» **EXERCISE**
In the passage about the England–Argentina match, please state what the white banner unfurled after the game read.

» **SUPPLIED PASSAGE**
*** Begin section ***

England coach Thomas Tuchel went into Wednesday's match claiming none of that mattered. 'We respect our opponent, but we don't dip in historic events, and we don't make it bigger than it is,' he told reporters. Which is a perfectly reasonable thing to say and a very good way to ensure the Argentine players were absolutely thinking about all of it.
For his part, Argentina coach Scaloni was asked about the Hand of God and pulled off a move that would make a diplomat proud. NPR reports he said: 'I think all of the world remembers that game, remembers Diego's performance, remembers above all the second goal.' The second goal, for the uninitiated, was one of the greatest goals ever scored in any sport by any human being. The first goal was a straight-up cheat. Scaloni knows exactly what he was doing there.
Someone Unfurled a Falklands Banner on the Pitch
After the game, with Argentina celebrating on the field, midfielder Giovani Lo Celso, who didn't even play in the match, unfurled a white banner reading 'Las Malvinas son Argentinas,' which translates to 'the Malvinas are Argentine.' The Malvinas is the Argentine name for the Falkland Islands. NPR reports the banner appeared to originate with Argentine fans in the stands.

*** End section ***

» **RECORD SET**
*** Begin section ***

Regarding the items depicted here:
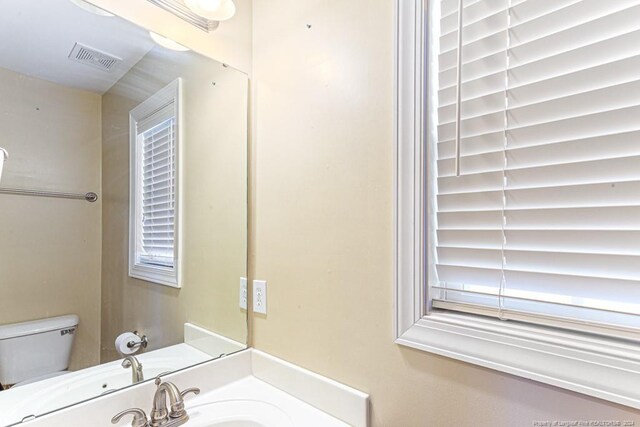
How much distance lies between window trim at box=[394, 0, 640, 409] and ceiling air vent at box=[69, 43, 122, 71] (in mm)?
881

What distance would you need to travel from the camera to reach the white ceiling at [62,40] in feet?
2.60

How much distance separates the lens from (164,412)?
0.86m

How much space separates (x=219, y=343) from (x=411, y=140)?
985mm

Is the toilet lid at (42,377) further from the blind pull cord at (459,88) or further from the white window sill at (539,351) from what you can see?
the blind pull cord at (459,88)

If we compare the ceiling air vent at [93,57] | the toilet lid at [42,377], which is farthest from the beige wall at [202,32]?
the toilet lid at [42,377]

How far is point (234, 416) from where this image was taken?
3.04 feet

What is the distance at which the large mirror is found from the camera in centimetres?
79

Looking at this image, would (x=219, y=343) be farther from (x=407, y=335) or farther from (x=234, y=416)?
(x=407, y=335)

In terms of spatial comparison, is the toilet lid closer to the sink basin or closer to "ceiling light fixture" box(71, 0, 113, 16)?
the sink basin

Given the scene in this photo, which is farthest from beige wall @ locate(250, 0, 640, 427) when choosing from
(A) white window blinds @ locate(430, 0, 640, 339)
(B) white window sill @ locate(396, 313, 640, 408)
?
(A) white window blinds @ locate(430, 0, 640, 339)

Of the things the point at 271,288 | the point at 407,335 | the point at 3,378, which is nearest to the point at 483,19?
the point at 407,335

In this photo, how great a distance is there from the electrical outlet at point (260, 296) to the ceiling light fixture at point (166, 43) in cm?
88

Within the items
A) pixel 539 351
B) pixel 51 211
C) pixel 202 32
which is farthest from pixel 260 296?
pixel 202 32

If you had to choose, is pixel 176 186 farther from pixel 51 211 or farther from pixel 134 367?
pixel 134 367
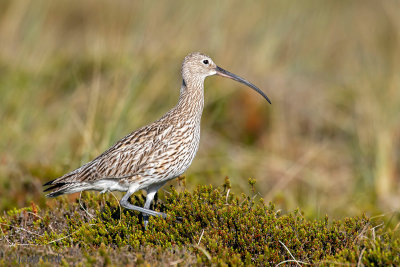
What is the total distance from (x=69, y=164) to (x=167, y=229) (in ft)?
9.82

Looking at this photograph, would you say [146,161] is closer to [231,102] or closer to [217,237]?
[217,237]

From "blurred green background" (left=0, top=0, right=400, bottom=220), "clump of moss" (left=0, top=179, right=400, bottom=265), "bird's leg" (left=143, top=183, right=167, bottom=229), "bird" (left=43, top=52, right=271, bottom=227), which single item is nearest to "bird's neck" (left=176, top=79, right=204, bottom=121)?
"bird" (left=43, top=52, right=271, bottom=227)

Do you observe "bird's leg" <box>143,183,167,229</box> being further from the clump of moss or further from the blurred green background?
the blurred green background

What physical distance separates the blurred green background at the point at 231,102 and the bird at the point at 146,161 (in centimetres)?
128

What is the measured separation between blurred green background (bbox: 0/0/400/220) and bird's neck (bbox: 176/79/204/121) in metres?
1.39

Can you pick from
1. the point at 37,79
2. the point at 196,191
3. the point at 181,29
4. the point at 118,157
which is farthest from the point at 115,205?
the point at 181,29

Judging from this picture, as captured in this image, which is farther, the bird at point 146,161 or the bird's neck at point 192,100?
the bird's neck at point 192,100

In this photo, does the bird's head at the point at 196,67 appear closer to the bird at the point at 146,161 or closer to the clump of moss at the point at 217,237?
the bird at the point at 146,161

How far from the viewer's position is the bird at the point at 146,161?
6.10m

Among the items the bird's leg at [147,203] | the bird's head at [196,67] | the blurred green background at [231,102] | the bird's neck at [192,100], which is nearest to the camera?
the bird's leg at [147,203]

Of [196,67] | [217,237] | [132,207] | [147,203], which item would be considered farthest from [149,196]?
[196,67]

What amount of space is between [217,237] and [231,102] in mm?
7542

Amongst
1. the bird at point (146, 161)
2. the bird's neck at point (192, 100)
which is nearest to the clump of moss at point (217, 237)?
the bird at point (146, 161)

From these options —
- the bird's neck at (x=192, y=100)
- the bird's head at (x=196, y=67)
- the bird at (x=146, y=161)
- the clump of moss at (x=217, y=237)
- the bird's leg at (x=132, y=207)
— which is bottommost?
the clump of moss at (x=217, y=237)
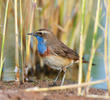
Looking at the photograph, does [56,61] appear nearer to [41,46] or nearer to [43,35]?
[41,46]

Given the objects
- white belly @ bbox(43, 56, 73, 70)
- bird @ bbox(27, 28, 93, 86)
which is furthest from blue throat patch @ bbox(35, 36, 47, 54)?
white belly @ bbox(43, 56, 73, 70)

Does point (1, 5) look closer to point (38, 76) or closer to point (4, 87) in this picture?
point (38, 76)

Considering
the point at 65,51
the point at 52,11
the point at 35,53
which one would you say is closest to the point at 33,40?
the point at 35,53

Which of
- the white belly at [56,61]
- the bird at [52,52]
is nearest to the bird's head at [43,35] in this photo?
the bird at [52,52]

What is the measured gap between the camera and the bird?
263 inches

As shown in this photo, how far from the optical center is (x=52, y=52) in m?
6.75

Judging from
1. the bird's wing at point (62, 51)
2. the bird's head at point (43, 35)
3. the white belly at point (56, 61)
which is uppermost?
the bird's head at point (43, 35)

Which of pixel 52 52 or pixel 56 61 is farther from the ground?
pixel 52 52

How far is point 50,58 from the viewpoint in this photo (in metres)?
6.64

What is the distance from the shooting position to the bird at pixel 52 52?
21.9ft

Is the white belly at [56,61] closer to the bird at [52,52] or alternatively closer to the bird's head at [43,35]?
the bird at [52,52]

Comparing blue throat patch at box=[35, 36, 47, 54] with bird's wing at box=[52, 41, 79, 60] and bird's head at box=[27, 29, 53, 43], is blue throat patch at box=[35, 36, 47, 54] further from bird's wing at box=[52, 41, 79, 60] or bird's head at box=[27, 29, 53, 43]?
bird's wing at box=[52, 41, 79, 60]

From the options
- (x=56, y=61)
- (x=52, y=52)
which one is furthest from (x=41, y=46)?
(x=56, y=61)

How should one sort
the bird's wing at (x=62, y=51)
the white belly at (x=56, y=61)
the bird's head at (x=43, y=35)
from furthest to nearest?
the bird's head at (x=43, y=35), the bird's wing at (x=62, y=51), the white belly at (x=56, y=61)
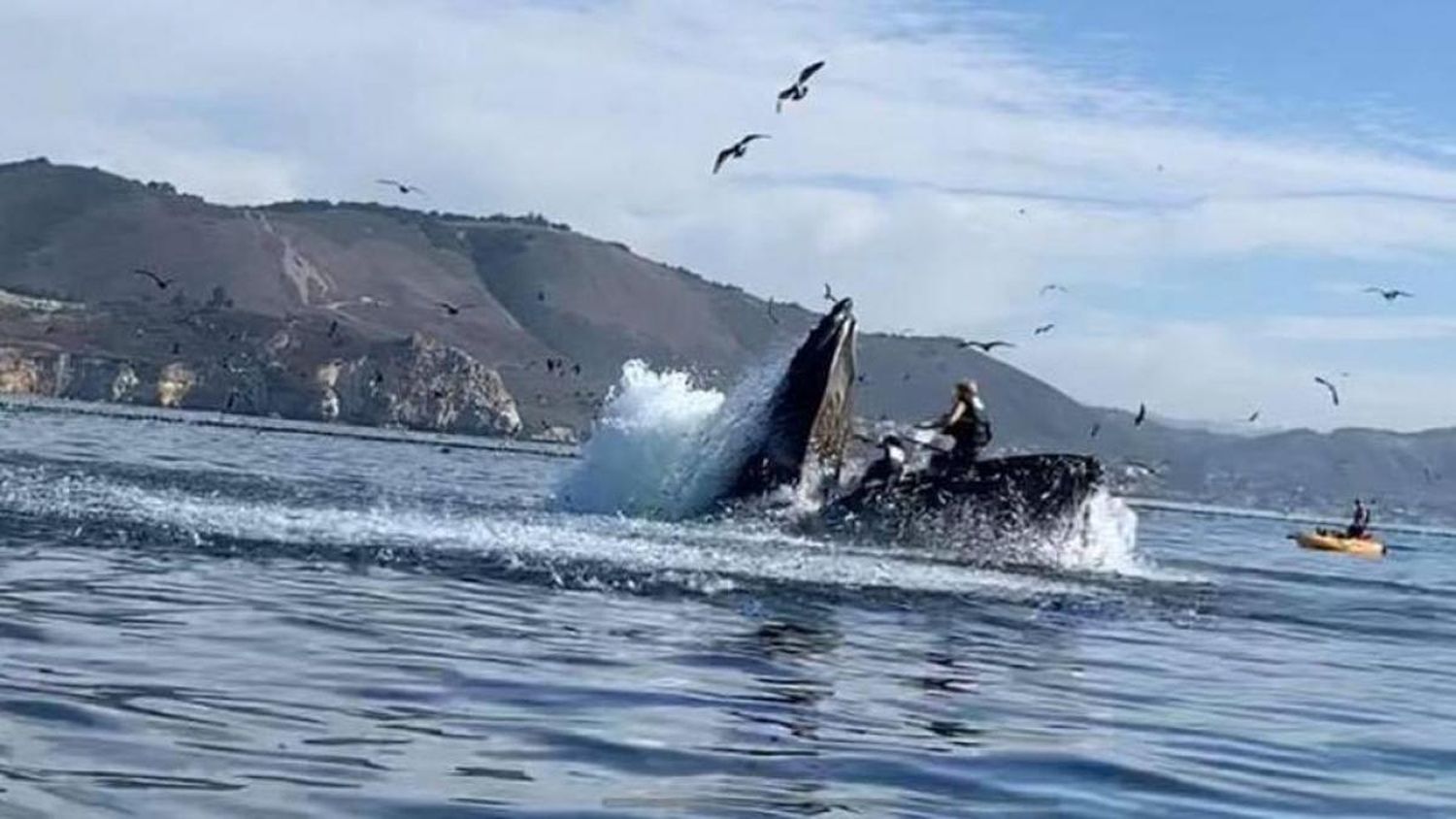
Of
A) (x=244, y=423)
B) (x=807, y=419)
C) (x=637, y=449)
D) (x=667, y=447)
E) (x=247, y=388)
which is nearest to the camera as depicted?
(x=807, y=419)

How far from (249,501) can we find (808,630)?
50.3 ft

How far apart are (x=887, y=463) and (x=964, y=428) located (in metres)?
1.59

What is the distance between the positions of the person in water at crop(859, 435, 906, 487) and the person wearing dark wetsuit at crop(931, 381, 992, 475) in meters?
0.67

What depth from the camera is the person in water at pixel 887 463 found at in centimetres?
3722

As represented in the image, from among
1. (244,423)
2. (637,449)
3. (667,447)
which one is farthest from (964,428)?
(244,423)

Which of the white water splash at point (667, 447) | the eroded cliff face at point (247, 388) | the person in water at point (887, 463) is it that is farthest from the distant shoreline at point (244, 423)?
the person in water at point (887, 463)

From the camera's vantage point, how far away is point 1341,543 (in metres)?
66.2

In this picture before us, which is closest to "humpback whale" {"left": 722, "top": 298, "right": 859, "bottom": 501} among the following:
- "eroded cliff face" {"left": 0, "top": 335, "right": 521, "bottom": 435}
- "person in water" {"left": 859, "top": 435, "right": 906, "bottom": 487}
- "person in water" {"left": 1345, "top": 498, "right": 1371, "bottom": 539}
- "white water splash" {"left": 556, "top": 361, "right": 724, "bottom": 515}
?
"person in water" {"left": 859, "top": 435, "right": 906, "bottom": 487}

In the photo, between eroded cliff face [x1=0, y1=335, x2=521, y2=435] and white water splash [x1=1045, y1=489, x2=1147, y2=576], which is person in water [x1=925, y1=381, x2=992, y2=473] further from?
eroded cliff face [x1=0, y1=335, x2=521, y2=435]

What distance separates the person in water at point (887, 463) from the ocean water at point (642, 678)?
9.70 feet

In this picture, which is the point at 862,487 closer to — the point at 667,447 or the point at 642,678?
the point at 667,447

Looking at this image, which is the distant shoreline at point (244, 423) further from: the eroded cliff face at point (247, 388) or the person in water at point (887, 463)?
the person in water at point (887, 463)

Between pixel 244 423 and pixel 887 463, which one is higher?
pixel 887 463

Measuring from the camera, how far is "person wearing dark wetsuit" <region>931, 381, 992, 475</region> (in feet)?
125
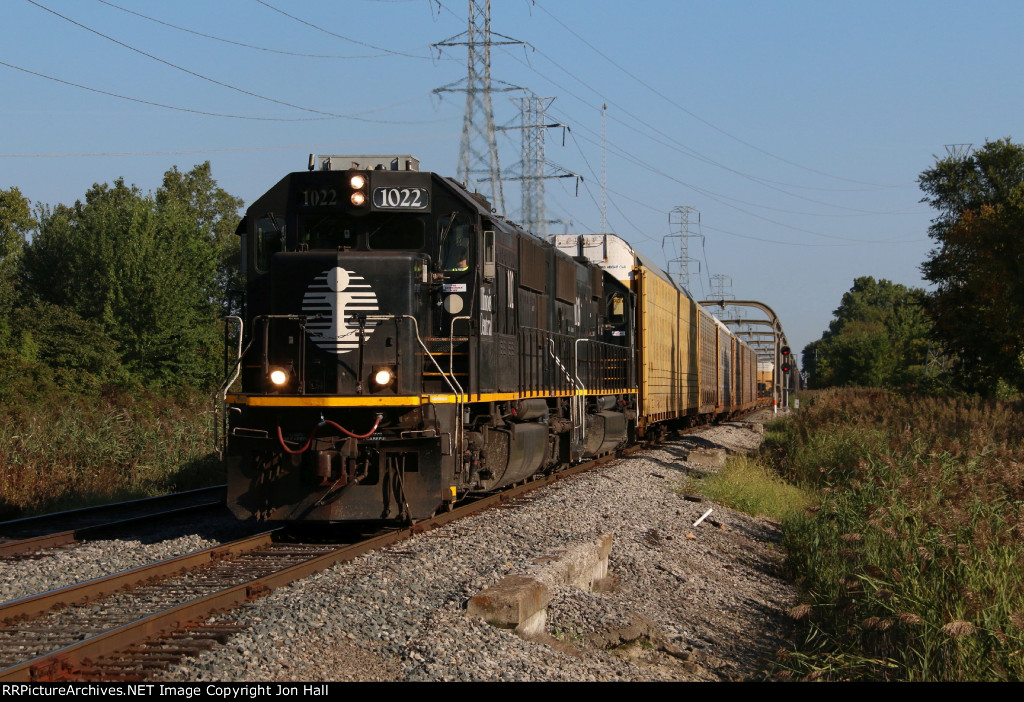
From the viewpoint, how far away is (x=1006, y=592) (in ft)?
20.6

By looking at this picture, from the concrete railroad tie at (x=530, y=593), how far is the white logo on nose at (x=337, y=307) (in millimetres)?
2795

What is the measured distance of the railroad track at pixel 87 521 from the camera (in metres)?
8.50

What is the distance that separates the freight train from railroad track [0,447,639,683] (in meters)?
0.49

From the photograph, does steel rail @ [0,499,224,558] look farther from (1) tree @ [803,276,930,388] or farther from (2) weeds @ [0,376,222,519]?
(1) tree @ [803,276,930,388]

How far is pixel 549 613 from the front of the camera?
6148 mm

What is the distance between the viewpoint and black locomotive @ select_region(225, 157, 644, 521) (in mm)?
8164

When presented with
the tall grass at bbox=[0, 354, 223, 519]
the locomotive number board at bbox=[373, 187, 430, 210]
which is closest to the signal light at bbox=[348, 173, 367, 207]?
the locomotive number board at bbox=[373, 187, 430, 210]

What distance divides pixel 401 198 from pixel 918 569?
5.52 m

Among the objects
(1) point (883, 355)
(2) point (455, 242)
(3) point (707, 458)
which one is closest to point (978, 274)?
(3) point (707, 458)

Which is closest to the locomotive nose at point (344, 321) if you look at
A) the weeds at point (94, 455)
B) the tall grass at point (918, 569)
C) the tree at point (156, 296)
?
the tall grass at point (918, 569)

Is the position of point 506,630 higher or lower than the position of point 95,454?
lower

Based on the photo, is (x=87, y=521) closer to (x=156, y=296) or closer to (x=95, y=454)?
(x=95, y=454)

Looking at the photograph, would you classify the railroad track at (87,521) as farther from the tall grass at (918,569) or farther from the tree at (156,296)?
the tree at (156,296)
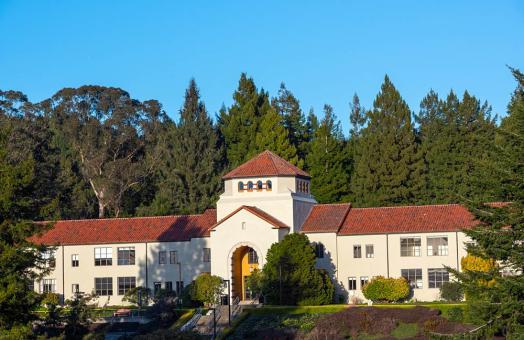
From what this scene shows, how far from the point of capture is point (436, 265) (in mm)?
64250

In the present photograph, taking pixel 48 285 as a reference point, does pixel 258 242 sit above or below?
above

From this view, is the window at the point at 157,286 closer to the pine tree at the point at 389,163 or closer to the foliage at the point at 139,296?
the foliage at the point at 139,296

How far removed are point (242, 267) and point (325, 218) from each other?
634 centimetres

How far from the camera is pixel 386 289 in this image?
6288 centimetres

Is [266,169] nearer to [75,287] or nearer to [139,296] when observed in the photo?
[139,296]

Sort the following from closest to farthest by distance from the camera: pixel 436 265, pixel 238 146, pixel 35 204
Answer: pixel 35 204
pixel 436 265
pixel 238 146

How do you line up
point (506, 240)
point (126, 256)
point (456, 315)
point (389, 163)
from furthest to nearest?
point (389, 163) → point (126, 256) → point (456, 315) → point (506, 240)

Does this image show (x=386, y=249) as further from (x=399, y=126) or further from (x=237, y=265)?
(x=399, y=126)

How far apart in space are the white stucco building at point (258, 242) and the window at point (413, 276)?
2.4 inches

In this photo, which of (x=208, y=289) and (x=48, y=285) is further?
(x=48, y=285)

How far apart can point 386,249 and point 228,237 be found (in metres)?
9.98

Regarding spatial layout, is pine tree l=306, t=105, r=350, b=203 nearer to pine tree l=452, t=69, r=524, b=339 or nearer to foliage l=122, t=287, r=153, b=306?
foliage l=122, t=287, r=153, b=306

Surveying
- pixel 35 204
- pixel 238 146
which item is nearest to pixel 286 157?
pixel 238 146

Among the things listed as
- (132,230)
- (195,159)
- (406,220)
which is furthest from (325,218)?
(195,159)
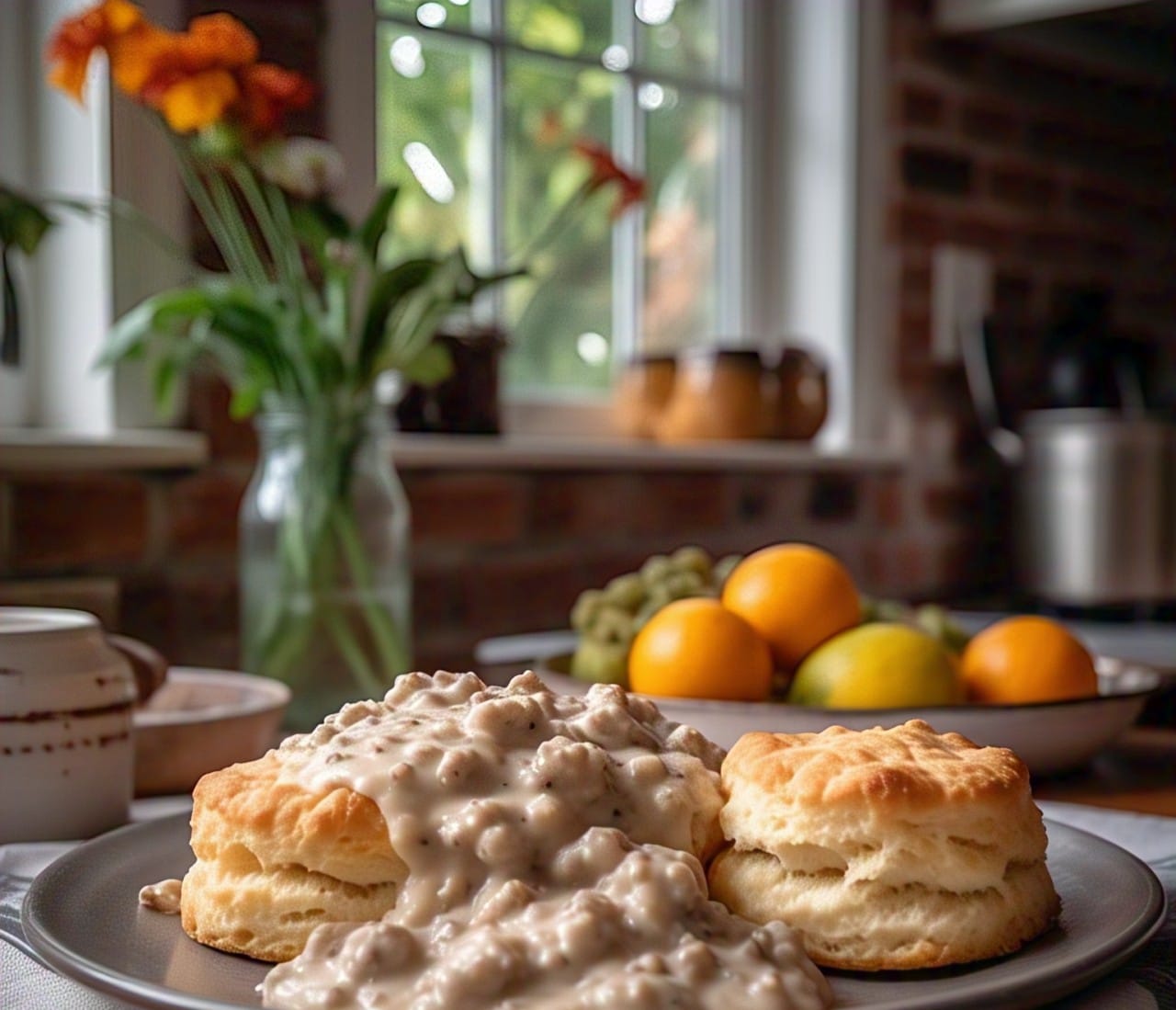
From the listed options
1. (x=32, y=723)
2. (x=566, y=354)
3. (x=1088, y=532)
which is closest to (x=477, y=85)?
(x=566, y=354)

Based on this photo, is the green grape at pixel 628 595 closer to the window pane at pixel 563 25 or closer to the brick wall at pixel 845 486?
the brick wall at pixel 845 486

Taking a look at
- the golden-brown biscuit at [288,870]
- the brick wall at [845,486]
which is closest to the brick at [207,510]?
the brick wall at [845,486]

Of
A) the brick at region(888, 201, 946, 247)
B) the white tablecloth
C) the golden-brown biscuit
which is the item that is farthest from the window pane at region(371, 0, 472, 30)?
the golden-brown biscuit

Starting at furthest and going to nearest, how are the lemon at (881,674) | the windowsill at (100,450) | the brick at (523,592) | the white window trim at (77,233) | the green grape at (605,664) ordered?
A: the brick at (523,592) → the white window trim at (77,233) → the windowsill at (100,450) → the green grape at (605,664) → the lemon at (881,674)

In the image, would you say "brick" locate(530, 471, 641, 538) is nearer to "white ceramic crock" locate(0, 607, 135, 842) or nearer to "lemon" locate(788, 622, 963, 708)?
"lemon" locate(788, 622, 963, 708)

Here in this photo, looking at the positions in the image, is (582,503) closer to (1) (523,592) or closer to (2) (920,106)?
(1) (523,592)

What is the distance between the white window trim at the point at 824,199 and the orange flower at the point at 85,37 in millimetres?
1566

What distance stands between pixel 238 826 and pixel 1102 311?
2.68 metres

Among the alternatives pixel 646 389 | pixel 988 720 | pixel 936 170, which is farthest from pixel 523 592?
pixel 936 170

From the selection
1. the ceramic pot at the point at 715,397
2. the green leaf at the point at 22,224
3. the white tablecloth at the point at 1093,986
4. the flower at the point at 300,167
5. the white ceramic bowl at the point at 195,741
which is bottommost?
the white tablecloth at the point at 1093,986

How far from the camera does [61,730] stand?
859 mm

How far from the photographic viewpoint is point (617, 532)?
2.16 metres

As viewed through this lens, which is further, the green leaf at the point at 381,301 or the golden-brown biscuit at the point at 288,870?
the green leaf at the point at 381,301

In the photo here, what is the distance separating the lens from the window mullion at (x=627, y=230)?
2344mm
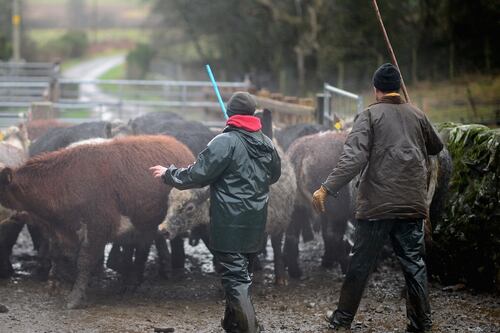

*** End section ***

» **ANSWER BELOW**
It read "Las Malvinas son Argentinas," meaning "the Malvinas are Argentine."